A auxiliar administrativa Letícia Almeida de Araújo, 18, conta que estava em um show na Praça do Carmo, em Olinda (PE), durante o Carnaval, quando sentiu uma “queimação” no braço direito.
Ela pensou que era o contato com um cigarro, mas logo reparou em um furo pequeno no braço. O caso aconteceu no dia 9 de fevereiro.
Na hora, não consegui olhar direito, mas, quando encontrei um lugar mais calmo, vi que tinha um furo, com um pouco de sangue. Já tinha ouvido falar desses casos [carimbadores]. Vi o furo e pensei ‘e agora?’
O que aconteceu
Assim que notou o furo no braço, Letícia procurou um policial que estava na rua para saber o que poderia fazer. Ela recebeu a orientação de procurar um posto de saúde.

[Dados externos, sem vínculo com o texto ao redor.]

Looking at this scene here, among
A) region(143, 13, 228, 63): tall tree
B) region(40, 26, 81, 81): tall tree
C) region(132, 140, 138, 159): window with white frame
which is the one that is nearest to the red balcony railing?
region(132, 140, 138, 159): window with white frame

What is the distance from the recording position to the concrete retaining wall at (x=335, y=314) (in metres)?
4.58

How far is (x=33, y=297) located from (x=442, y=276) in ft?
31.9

No local, os funcionários disseram que não poderiam ajudá-la e que ela deveria ir ao Hospital Correia Picanço, em Recife. Ela só conseguiu fazer isso no dia seguinte.
Com as festas, não tinha como pegar um Uber em Olinda, os táxis estavam caros. Era impossível. Na manhã do dia seguinte, fui ao hospital e recebi todo atendimento.
Fiz todos os exames de sangue, rapidamente, para HIV e hepatite, e todos deram negativos. Mas a médica explicou que algumas só poderiam aparecer depois de 30 dias ou mais.
A eficácia da PEP é de 95%, desde que o tratamento seja seguido corretamente, segundo dados do Ministério da Saúde. As medicações podem causar efeitos colaterais, como dor de cabeça e problemas intestinais, mas, na maioria dos casos, eles não costumam aparecer —ou somem rapidamente.

Casos no Recife e em Olinda
A Secretaria Estadual de Saúde de Pernambuco registrou 29 atendimentos a pacientes furados por agulhas entre os dias 9 e 15 de fevereiro. Segundo os relatos, eles foram vítimas de lesões provocadas por agulhas em diversos focos de folia no Recife e em Olinda.
Dos 29 pacientes, 16 eram mulheres e 13 homens. Entre os locais de ocorrência, a maioria foi no Recife (no Galo da Madrugada e no Marco Zero) e houve ainda 11 casos em Olinda.
Em 2020, pelo menos 41 foliões foram vítimas de agulhadas dadas por pessoas não identificadas, entre os dias 15 e 23 de fevereiro, segundo a secretaria. Os registros ocorreram durante as festas de Carnaval em Recife, Olinda e Orobó (PE).
Não se sabe se as agulhas estavam ou não contaminadas. Popularmente, pessoas que saem furando indivíduos com objetos pontiagudos, como seringas e agulhas, com objetivo de passar doenças, são chamadas de “carimbadores”. O termo também diz respeito ao grupo que faz sexo sem camisinha e sem mencionar o HIV aos parceiros, no intuito de transmitir o vírus.